# Assignment
Type out all the data below, word for word.

# Information supplied
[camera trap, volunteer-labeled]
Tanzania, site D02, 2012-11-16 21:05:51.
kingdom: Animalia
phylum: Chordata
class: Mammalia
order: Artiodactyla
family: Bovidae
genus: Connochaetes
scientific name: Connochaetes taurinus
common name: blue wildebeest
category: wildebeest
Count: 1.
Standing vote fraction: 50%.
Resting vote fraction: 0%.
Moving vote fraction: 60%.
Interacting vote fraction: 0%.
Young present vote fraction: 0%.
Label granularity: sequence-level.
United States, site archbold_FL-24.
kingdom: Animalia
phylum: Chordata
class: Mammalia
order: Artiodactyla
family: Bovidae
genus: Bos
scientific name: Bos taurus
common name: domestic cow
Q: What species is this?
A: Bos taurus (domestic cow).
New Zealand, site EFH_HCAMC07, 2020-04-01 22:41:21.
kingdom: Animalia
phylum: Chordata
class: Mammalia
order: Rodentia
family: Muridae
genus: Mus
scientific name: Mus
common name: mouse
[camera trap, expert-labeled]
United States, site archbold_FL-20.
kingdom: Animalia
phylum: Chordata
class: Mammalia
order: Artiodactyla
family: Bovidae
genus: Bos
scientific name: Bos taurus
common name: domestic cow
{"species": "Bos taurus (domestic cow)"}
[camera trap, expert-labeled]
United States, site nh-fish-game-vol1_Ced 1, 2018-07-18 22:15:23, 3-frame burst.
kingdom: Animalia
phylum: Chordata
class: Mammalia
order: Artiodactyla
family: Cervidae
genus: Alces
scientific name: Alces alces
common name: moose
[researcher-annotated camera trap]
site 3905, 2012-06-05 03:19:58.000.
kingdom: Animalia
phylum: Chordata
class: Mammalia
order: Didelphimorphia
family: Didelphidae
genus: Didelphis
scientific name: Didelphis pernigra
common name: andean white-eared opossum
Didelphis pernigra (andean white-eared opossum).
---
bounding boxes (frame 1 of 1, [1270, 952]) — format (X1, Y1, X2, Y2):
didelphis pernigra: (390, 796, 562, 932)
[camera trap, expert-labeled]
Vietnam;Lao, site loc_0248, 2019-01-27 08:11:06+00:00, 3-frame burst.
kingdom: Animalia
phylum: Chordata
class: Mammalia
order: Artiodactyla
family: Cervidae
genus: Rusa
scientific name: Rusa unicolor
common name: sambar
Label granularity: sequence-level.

# Solution to this problem
[camera trap, volunteer-labeled]
Tanzania, site D02, 2012-11-16 21:05:51.
kingdom: Animalia
phylum: Chordata
class: Mammalia
order: Artiodactyla
family: Bovidae
genus: Connochaetes
scientific name: Connochaetes taurinus
common name: blue wildebeest
category: wildebeest
Count: 1.
Standing vote fraction: 50%.
Resting vote fraction: 0%.
Moving vote fraction: 60%.
Interacting vote fraction: 0%.
Young present vote fraction: 0%.
Label granularity: sequence-level.
United States, site archbold_FL-24.
kingdom: Animalia
phylum: Chordata
class: Mammalia
order: Artiodactyla
family: Bovidae
genus: Bos
scientific name: Bos taurus
common name: domestic cow
Q: What species is this?
A: Bos taurus (domestic cow).
New Zealand, site EFH_HCAMC07, 2020-04-01 22:41:21.
kingdom: Animalia
phylum: Chordata
class: Mammalia
order: Rodentia
family: Muridae
genus: Mus
scientific name: Mus
common name: mouse
[camera trap, expert-labeled]
United States, site archbold_FL-20.
kingdom: Animalia
phylum: Chordata
class: Mammalia
order: Artiodactyla
family: Bovidae
genus: Bos
scientific name: Bos taurus
common name: domestic cow
{"species": "Bos taurus (domestic cow)"}
[camera trap, expert-labeled]
United States, site nh-fish-game-vol1_Ced 1, 2018-07-18 22:15:23, 3-frame burst.
kingdom: Animalia
phylum: Chordata
class: Mammalia
order: Artiodactyla
family: Cervidae
genus: Alces
scientific name: Alces alces
common name: moose
[researcher-annotated camera trap]
site 3905, 2012-06-05 03:19:58.000.
kingdom: Animalia
phylum: Chordata
class: Mammalia
order: Didelphimorphia
family: Didelphidae
genus: Didelphis
scientific name: Didelphis pernigra
common name: andean white-eared opossum
Didelphis pernigra (andean white-eared opossum).
---
bounding boxes (frame 1 of 1, [1270, 952]) — format (X1, Y1, X2, Y2):
didelphis pernigra: (390, 796, 562, 932)
[camera trap, expert-labeled]
Vietnam;Lao, site loc_0248, 2019-01-27 08:11:06+00:00, 3-frame burst.
kingdom: Animalia
phylum: Chordata
class: Mammalia
order: Artiodactyla
family: Cervidae
genus: Rusa
scientific name: Rusa unicolor
common name: sambar
Label granularity: sequence-level.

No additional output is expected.